**** Text passage

Parenting

'Even dust can be interesting': the woman who photographs housework


‘I hate housework!” the American comedian Joan Rivers quipped. “You make the beds, you do the dishes and six months later you have to start all over again.” In her intriguing photobook, The Second Shift, Clare Gallagher places that quote next to an altogether more serious one by the French writer and philosopher Simone de Beauvoir, who famously compared the repetitive grind of housework to “the torture of Sisyphus”.

Several years in the making and self-published in a limited edition of 500, The Second Shift is an artist’s book that, despite its apparently mundane subject matter, often approaches the sublime. Gallagher captures the familiar workload of family life (piles of laundry, baskets of unironed clothes) as well as the constant creeping chaos that attends it (dirty dishes, food scraps, sinks blocked with slimy domestic detritus).

Throughout, these quotidian still lifes are punctuated with tender portraits of her young sons at rest, at play and asleep. All human life is here, the menial and the transcendent. “I want to draw attention to what is not shown about home,” she says, “the everyday things that are right in front of our eyes, but go almost unnoticed and uncommented on.”

‘What’s really annoying is that you become good at it’ … the laundry awaits in an image from The Second Shift.



‘What’s really annoying is that you become good at it’ … the laundry awaits in an image from The Second Shift. Photograph: Clare Gallagher

The book’s title refers to “the second shift of housework and childcare carried out mainly by women on top of their paid employment”. In 2016, a report by the Office for National Statistics estimated the value of unpaid housework at a staggering £1.24 trillion each year.

“Our economic system would simply not function without all this hidden, unpaid labour,” says Gallagher, who also teaches photography at Ulster University. “If you work full-time, as I do, you come home to this other job that is mind-numbingly repetitive and utterly unacknowledged. As a feminist, I find myself wondering, why are we still doing this and why are we still annoyed with ourselves for doing it?”

She describes The Second Shift as “a quietly angry book”. Amid the flow of poetic imagery, though, it is a poem by the Irish writer Leontia Flynn that speaks most angrily about the gender inequality that underpins housework; her words blaze off the page with an accusatory charge. In contrast, Gallagher’s photographs are almost dreamlike in their evocation of the domestic everyday, her discontents rendered in a deft visual poetry of small, telling details, muted colours and soft shadows. It is as if, in the very act of photographing, she has imposed a degree of calmness and order on the relentless domestic rituals that so unsettle her.

Housework takes up an inordinate amount of Gallagher’s time, not just the doing of it, but photographing it and thinking deeply about it (her ongoing PhD addresses “the hidden work of home and family”). Even before her gaze shifted to the overlooked rituals of life, she was an artist preoccupied with the everyday in all its unkempt and often overlooked beauty. For her first series, Verges, she photographed weed-covered waste grounds, those liminal spaces where our relatively ordered urban environment gives way to natural disorder.

‘I think it is tied into the relentless drive of capitalism’ … time to empty the bin again.



‘I think it is tied into the relentless drive of capitalism’ … time to empty the bin again. Photograph: Clare Gallagher

It was followed by Domestic Drift, a more tentative precursor to The Second Shift in which home was evoked as a kind of heightened meditative state: sunlight falling on an unmade bed, a child’s hand silhouetted against a windowpane, a mound of newly mown grass. Here and there, her images recalled the daydream intensity of the Japanese photographer Rinko Kawauchi, who is similarly drawn to the everyday sublime.

********

> **Work instruction 1**: Reproduce the passage of the article about housework photography between "Housework takes up" and "to natural disorder.", inclusive.
> **Work instruction 2**: Translate this sentence from the article about housework photography into Spanish: "All human life is here, the menial and the transcendent."
> **Work instruction 3**: Please go on with the article about housework photography, picking up after its final sentence.

**** Extracted information

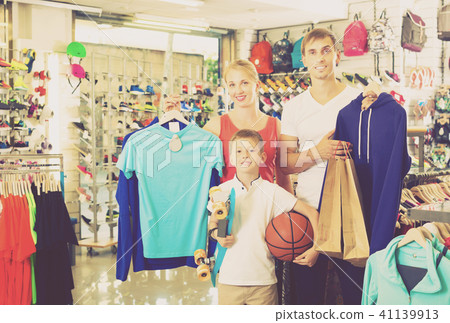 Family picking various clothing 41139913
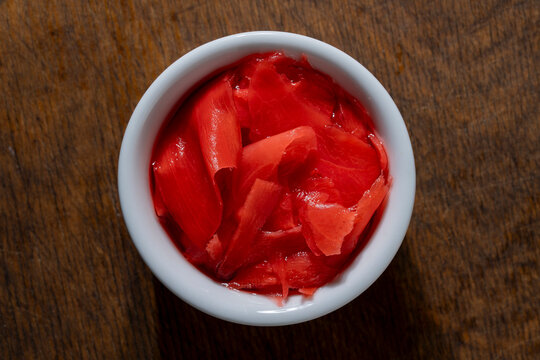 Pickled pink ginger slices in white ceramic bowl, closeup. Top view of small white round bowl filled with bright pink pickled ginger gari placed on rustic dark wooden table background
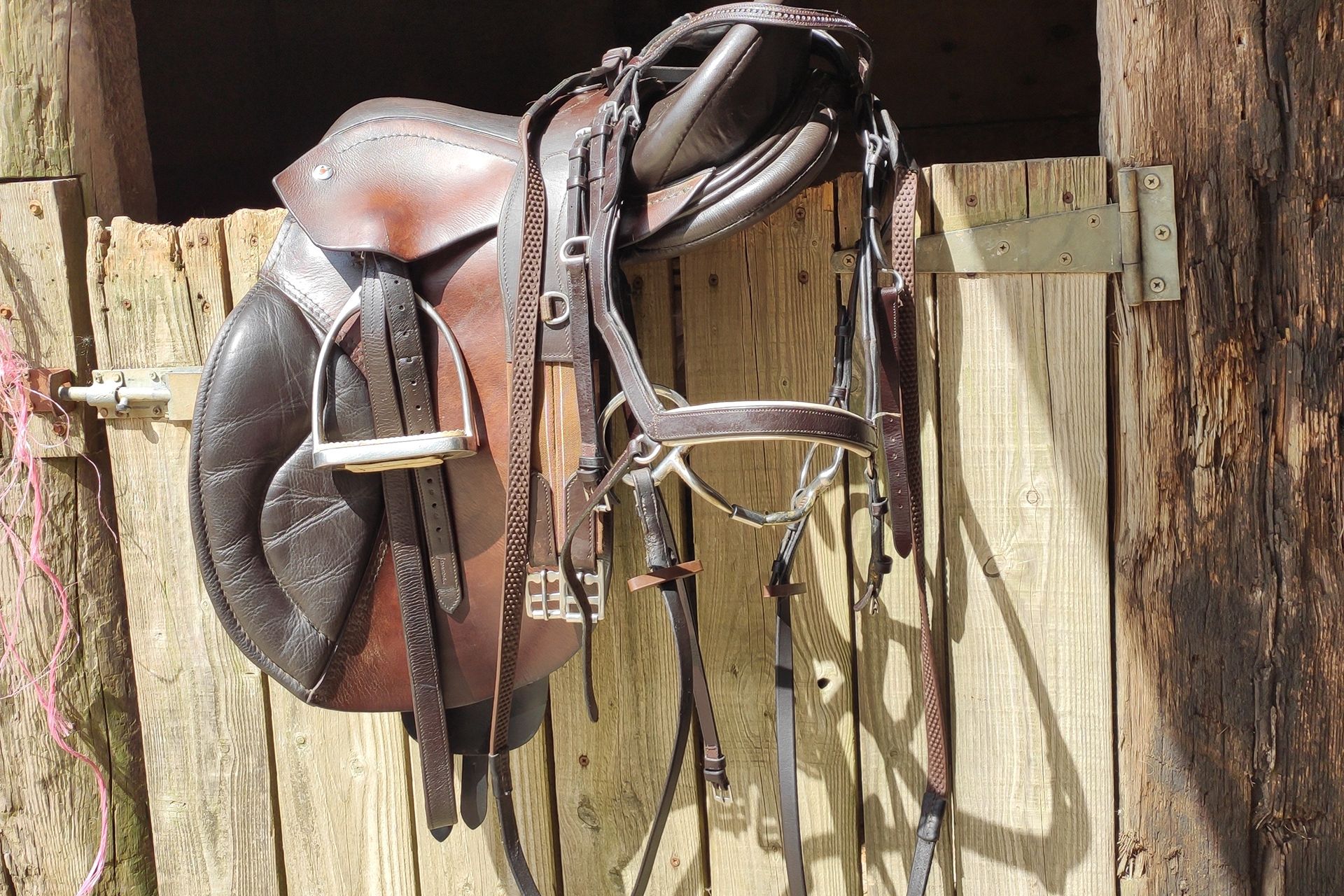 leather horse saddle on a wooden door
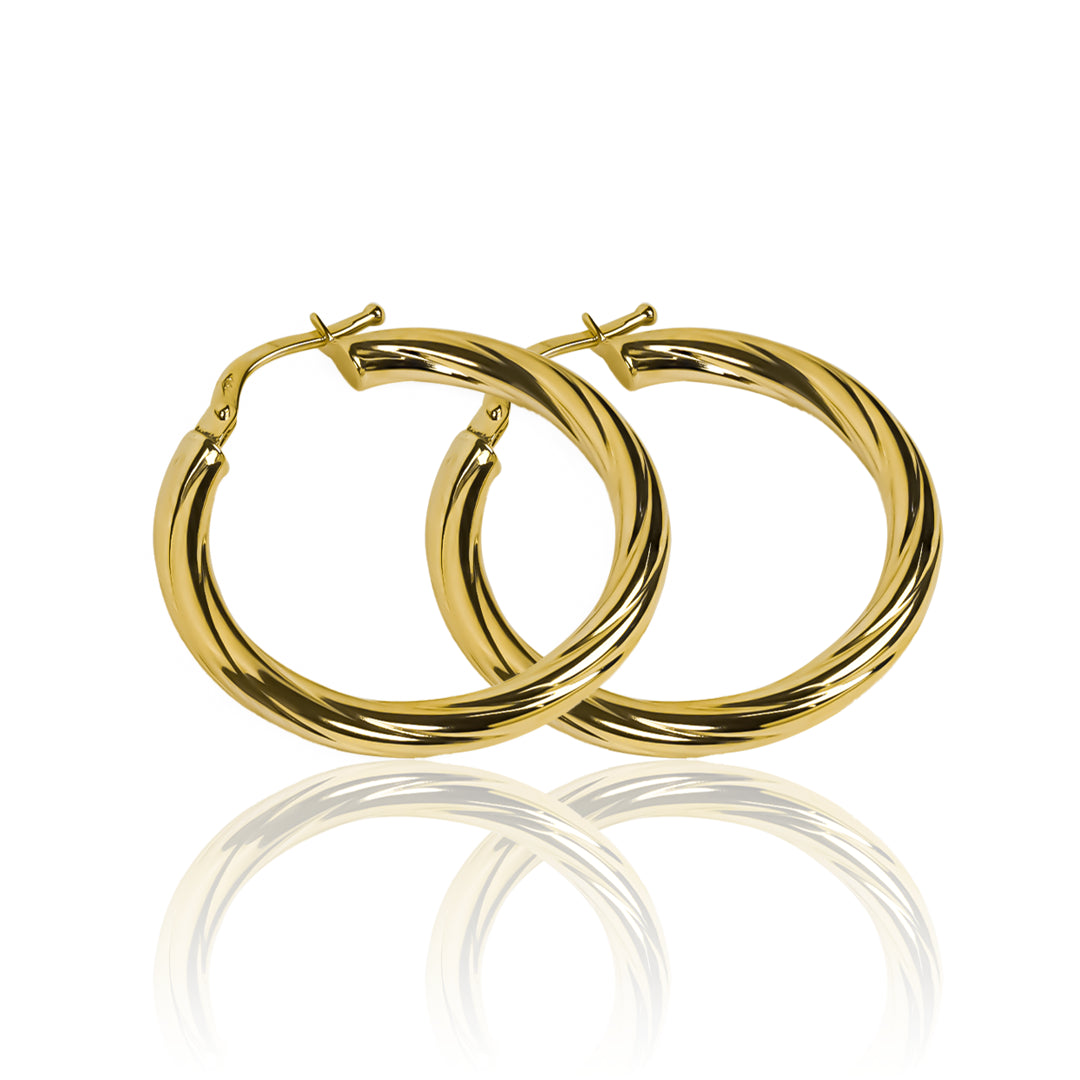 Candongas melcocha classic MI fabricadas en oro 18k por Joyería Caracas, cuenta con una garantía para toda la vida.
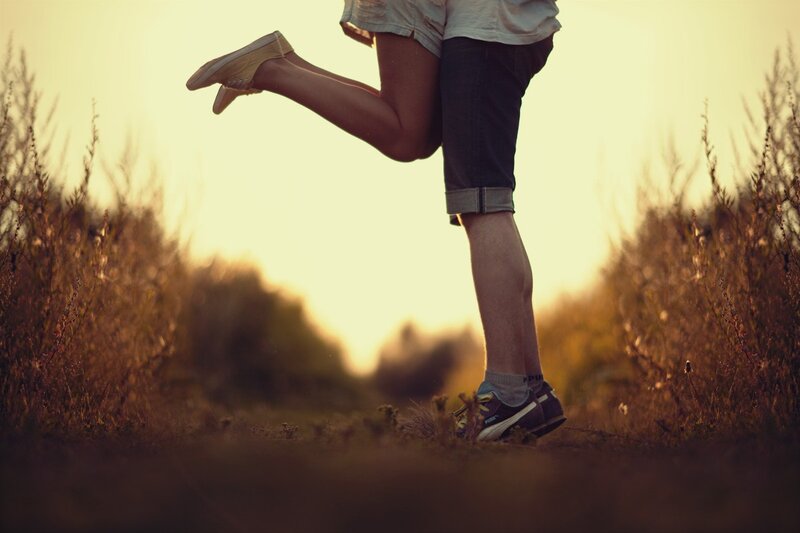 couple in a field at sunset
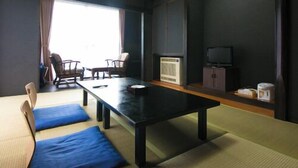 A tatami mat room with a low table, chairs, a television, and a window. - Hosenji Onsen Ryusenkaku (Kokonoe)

********

> **Task output 1**:
Housework takes up an inordinate amount of Gallagher’s time, not just the doing of it, but photographing it and thinking deeply about it (her ongoing PhD addresses “the hidden work of home and family”). Even before her gaze shifted to the overlooked rituals of life, she was an artist preoccupied with the everyday in all its unkempt and often overlooked beauty. For her first series, Verges, she photographed weed-covered waste grounds, those liminal spaces where our relatively ordered urban environment gives way to natural disorder.

> **Task output 2**: Aquí está toda la vida humana, lo servil y lo trascendente.

> **Task output 3**:
“Domestic Drift was the first time I felt compelled to look at what was in front of me,” Gallagher recalls. “Back then, I had two young kids, and what was in front of me was pretty messy and chaotic. There was a tension between addressing the stuff that constantly needed to be done and finding the space to just observe the overlooked beauty of things as they are.” Since then, her work has been informed by that dynamic to some degree.

Her unconventional approach to photography, which is still predominantly a male medium, is an act of creative rebellion. “I started off by being wilfully amateurish and lo-fi,” she says, laughing. “I’m not into all the masculine stuff of big, expensive toys. I could as easily make work on a phone with a camera. Essentially, I want a tool that doesn’t get in the way. I’m really not interested in the status of the camera.”

Gallagher’s creative process is slow and she often spends hours making big scans of negatives and searching meticulously for dust spots that she can correct with a brush and ink. “It’s an exercise in patience and attentiveness that takes up so much time but is absolutely necessary. I can’t not do it. It’s about getting to know the image intimately. You realise,” she says, relishing the irony, “that even the dust is interesting.”

Clare Gallagher.



Women are ‘constantly being measured and judged’ … Clare Gallagher

Revealingly, her influences tend to be literary and theoretical rather than photographic. In 2012, when one of her photographs from Domestic Drift was featured in the Guardian’s My Best Shot series, she explained how she had “repurposed French thinker Guy Debord’s theory of the dérive or drift” and, in doing so, “challenged myself to break out of the routine of home: cleaning, cooking, charging around. I wanted to photograph the things I struggled with.”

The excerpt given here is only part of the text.